▸ **Extract**
***
The problem with all this is that "Greenhouse Effect" denotes a possible cause, while the other two terms refer to effects. So now let us back up and examine the term I threw in earlier, "Spectral Emissivity". For solid materials, this refers to a departure from the spectral behavior of a blackbody or graybody. If we could produce a paint that was perfectly gray—at any level of grayness—throughout the electromagnetic spectrum, we could paint it on a surface and it would cause an amount of heating, when the sun shined upon it, directly correlated to the total emissivity. To be specific, a perfect blackbody surface will heat up to a temperature that depends only on the energy being radiated to it. It has an emissivity of 1. A perfect reflector will not be heated at all. It has an emissivity of 0. A perfect graybody surface with emissivity of 0.5 will heat up to an intermediate temperature according to a proportional constant times the Boltzmann factor t4.

Now, consider a "step-spectral" surface. Suppose it has an emissivity of 1 for visible light, and an emissivity of 0 for infrared light. Let's put the cutoff at 700 nm. A surface with this characteristic, in a vacuum so air will not carry off any heat, and with only visible light shined upon it, would heat up until it was hot enough to radiate away that same amount of radiant energy. In visible light it would appear black. It absorbs light, but if it is cool, emits nearly none. Thus it must heat up. You might know from experience that the heating element in an oven gets to about 600°C before it begins to glow reddish, and at 800°C it is getting orange-red. The great majority of its radiation, however, is at infrared wavelengths longer, much longer, than the 700 nm radiation we call "deep red". If it is prevented by the step-spectral emissivity from radiating at those longer wavelengths, it must, perforce, heat up until it is radiating a lot of visible light, to balance the incoming light. Thus a step-spectral surface tends to get very hot indeed, hotter than an oven element.

Now we can consider gases. Oxygen and nitrogen hardly absorb any light at any wavelength of interest to us as we consider the heat balance of our atmosphere. There is a common gas, however, that does absorb a lot of light, at a range of wavelengths that make it a strong greenhouse gas. That is water vapor. Surprised? We will look at some spectra in a moment. First, qualitatively, we find that water vapor absorbs a lot of ultraviolet light, but absorbs even more strongly in several ranges throughout the infrared, with narrow absorption bands at about 1.2 and 1.9 microns, a wider band from 2.5-3 microns, and a wide, almost total absorption feature from 5 to 7.5 microns. The result of this is that if Earth had no atmosphere it would be 32°C (about 60°F) cooler than it is. A perpetual ice age without the ice. So water vapor is by far the strongest greenhouse gas, and is responsible for life being able to exist on earth.

"Climate Change" is all about carbon dioxide (CO2). What does this gas do? It also has spectral emissivity, with an absorption band at about 2.7 microns, a stronger one near 4.2 microns, and a third between 12-16 microns. This last one is of primary interest. It is perfectly placed to absorb about 10% of the thermal radiation from warm dirt, meaning that the dirt has to get a little warmer to radiate that extra energy at other wavelengths. And that is what is behind Arrhenius's greenhouse effect calculation.
***
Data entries
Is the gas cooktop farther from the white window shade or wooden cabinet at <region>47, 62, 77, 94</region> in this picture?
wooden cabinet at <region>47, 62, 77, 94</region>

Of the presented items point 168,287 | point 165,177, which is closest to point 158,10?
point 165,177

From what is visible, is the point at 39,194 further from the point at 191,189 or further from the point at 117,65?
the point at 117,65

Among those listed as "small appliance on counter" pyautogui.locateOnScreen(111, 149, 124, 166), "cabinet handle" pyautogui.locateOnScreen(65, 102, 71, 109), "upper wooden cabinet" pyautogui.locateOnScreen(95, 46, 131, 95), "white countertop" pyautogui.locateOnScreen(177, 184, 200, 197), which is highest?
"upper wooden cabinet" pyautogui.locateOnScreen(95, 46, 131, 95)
***
▸ **Your tasks**
(1) Answer these questions from the passage on greenhouse gases:
(a) What emissivity does a perfect reflector have?
(b) At about what temperature does an oven heating element begin to glow reddish?
(c) Across what wavelength range does carbon dioxide's third absorption band lie?
(2) Extract every line of the listing that contains the string "which". The match is case-sensitive.

▸ **Answers provided**
(1)
(a) 0
(b) About 600°C
(c) 12-16 microns

(2)
Of the presented items point 168,287 | point 165,177, which is closest to point 158,10?
Among those listed as "small appliance on counter" pyautogui.locateOnScreen(111, 149, 124, 166), "cabinet handle" pyautogui.locateOnScreen(65, 102, 71, 109), "upper wooden cabinet" pyautogui.locateOnScreen(95, 46, 131, 95), "white countertop" pyautogui.locateOnScreen(177, 184, 200, 197), which is highest?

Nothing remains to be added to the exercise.